━━ Texto proporcionado ━━

A continuación, crearemos modelos de regresión temporal basados en LSTMs y GRUs. Buenas noticias, la sintáxis es idéntica a la de la RNN básica ya que a pesar de tener una arquitectura ligeramente diferente para la célula, siguen siendo redes recurrentes con las mismas dimensiones de entradas y salidas.

La diferencia con el que hemos aprendido en clase será que este reciba un argumento extra _pooling_[str] que podrá tomar tres valores y actuar en consecuencia:

- _pooling_ = "last" -> tomará la última salida de la RNN
- _pooling_ = "mean" -> realizará las medias a lo largo del eje temporal
- _pooling_ = "max" -> computará el máximo en la dimensión temporal

Sea cual sea la dimensión de salida no deberá variar

Además será un módulo altamente flexible que aceptará el parámetro _rnn_[str] que podrá tomar tres valores (rnn, lstm o gru) y en función de ello se instanciará en el init el modelo pertinente.

In [None]:
STR2MODEL = {
    'rnn' : nn.RNN,
    'lstm': nn.LSTM,
    'gru' : nn.GRU
}

class TimeSeriesRegressor(nn.Module):
    """
    Time Series Regressor model
    rnn[str]: tipo de RNN a utilizar (rnn, lstm o gru)
    h[int]: horizonte de predicción
    input_size[int]: variables de la serie temporal
    hidden_size[int]: tamaño de las capas ocultas de la RNN
    num_layers[int]: número de capas de la RNN (si > 1, stacking de células RNN)
    batch_first[bool]: si el batch_size es la primera dimensión
    p_drop[float]: probabilidad de dropout
    pooling[str]: tipo de pooling a realizar sobre las salidas de la RNN
    """
    def __init__(self, rnn='rnn', h=1, input_size=1, hidden_size=64, num_layers=1, batch_first=True, p_drop=0.0, pooling='last'):
        super().__init__()

━━━
━━ Datos recopilados ━━

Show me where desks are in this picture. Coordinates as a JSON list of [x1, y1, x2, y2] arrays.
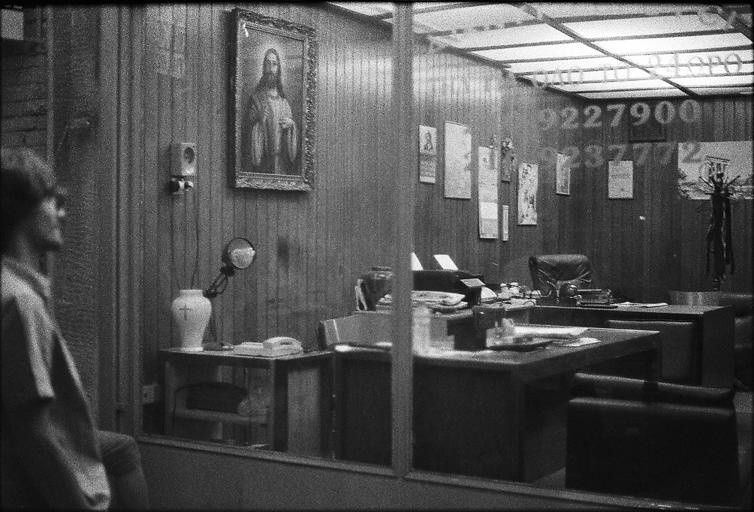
[[333, 319, 663, 480], [530, 297, 735, 390]]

━━━

- _Instrucciones_:
a. Traduce al inglés esta oración del texto sobre redes recurrentes: "A continuación, crearemos modelos de regresión temporal basados en LSTMs y GRUs."
b. Reproduce sin cambios todo el fragmento del texto sobre redes recurrentes que va desde "Además será un" hasta "utilizar (rnn, lstm o gru)".

- _Respuestas_:
a. Next, we will build time-series regression models based on LSTMs and GRUs.

b.
Además será un módulo altamente flexible que aceptará el parámetro _rnn_[str] que podrá tomar tres valores (rnn, lstm o gru) y en función de ello se instanciará en el init el modelo pertinente.

In [None]:
STR2MODEL = {
    'rnn' : nn.RNN,
    'lstm': nn.LSTM,
    'gru' : nn.GRU
}

class TimeSeriesRegressor(nn.Module):
    """
    Time Series Regressor model
    rnn[str]: tipo de RNN a utilizar (rnn, lstm o gru)